JMS is designed to be a very fast messaging system, this is the reason we use it within View. The View Connection Servers need to communicate any changes that occur across the cluster as quickly as possible (sub-millisecond speeds). These operations include changes in state of VMs and VM allocation events.

For example, User A logs into Connection Server 1 and is allocated Desktop1 in Floating Pool 1. User B logs in at the same moment to Connection Server 2 selecting the same pool, Floating Pool 1. If this notification is not as close to instantaneous as possible, User B could be incorrectly allocated Desktop1, causing an error message for one of the users when there is a clash of login. Latency, Jitter and other WAN induced conditions can cause this transfer of data to not reach the other Connection Servers in a timely manor, resulting in many different issues.

When a VM's state changes the other Connection servers within the View Pod are sent those changes via JMS. These state changes are then committed to the AD LDS instance for consumption by the Admin Web UI as well as to be used if a Connection Server were to be restarted. The other Connection Servers use this information when making decisions about which desktop to allocate to a given user as well as allowing any given Connection Server to act as the administration access point.
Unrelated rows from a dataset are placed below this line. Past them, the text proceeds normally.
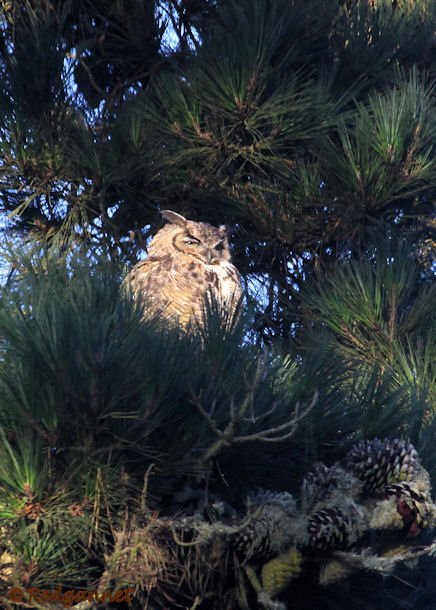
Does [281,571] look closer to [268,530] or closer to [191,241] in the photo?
→ [268,530]

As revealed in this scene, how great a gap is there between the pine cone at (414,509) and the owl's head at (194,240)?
1.32m

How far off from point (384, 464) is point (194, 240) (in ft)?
4.17

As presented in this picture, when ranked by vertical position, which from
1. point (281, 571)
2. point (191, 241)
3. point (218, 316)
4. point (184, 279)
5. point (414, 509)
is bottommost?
point (281, 571)

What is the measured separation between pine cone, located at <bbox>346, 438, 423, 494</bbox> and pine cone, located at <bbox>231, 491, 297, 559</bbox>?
0.62ft

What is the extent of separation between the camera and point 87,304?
5.67ft

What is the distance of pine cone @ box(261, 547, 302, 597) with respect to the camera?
1.82m

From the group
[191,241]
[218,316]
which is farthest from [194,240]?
[218,316]

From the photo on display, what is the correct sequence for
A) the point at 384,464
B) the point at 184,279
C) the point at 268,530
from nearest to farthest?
the point at 268,530 < the point at 384,464 < the point at 184,279

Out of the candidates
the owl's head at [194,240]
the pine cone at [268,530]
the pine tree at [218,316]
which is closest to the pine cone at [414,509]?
the pine tree at [218,316]

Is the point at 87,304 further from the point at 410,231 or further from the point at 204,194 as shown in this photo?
the point at 410,231

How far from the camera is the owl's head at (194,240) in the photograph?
3049 mm

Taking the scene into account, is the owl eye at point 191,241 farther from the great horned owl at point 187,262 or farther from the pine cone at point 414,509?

There are additional issues though. When a desktop is enabled for View, whether provisioned in an automated pool or added to a manual pool, the Connection Server populates the VMX file with a 'machine.id' string. (You can see this in the VMX of any View VM.) This machine.id is read by the Agent out of the VMX to get various settings needed for operation of the desktop. One of these attributes (vdi.broker.brokers) contains the hostname of every Connection Server in the cluster. So if you have 4 Connection Servers you will have 4 hostnames. When the View Agent starts it will read this machine.id value and randomly select a Connection Server to connect to so it can report its status.

In a stretched cluster you have physically separated Connection Servers. Any View Agent can talk to any Connection Server. This means that an Agent in Site A could be reporting to a Connection Server in Site B. This causes problems similar to the issue mentioned above. The Agent uses JMS to connect to the Connection Server to send its status and when a user logs On it's possible for a conflict to occur, even with very low latency.

The above reasons address the latency issues, but there are other problems. Because our implementation of JMS is not designed to operate in a multi-site architecture we haven't developed any specific handlers for Connection Servers becoming unavailable. Even with a very fast/low latency/very resilient network connection, the uptime is still not as high as a LAN connection. It just isn't, regardless of the term used to refer to it (WAN / MAN / MLAN etc).

How Should I Architect Horizon View Across Multiple Sites?

VMware recommends having two View Pods, or one View Pod per site if you happen to have more than two sites. This removes any of the issues that we talked about previously and is a full supported architecture. Something similar to the following image.

Multi-Site Horizon View Architecture

If you want to find out more about large-scale, multi-site Horizon View environments, I'd recommend you read this VMware blog post: Demystifying VMware View Large Scale Designs

I know it was a lot to read. I hope this has cleared up any questions you had.

Once again, thanks to Mike Barnett for this great explanation.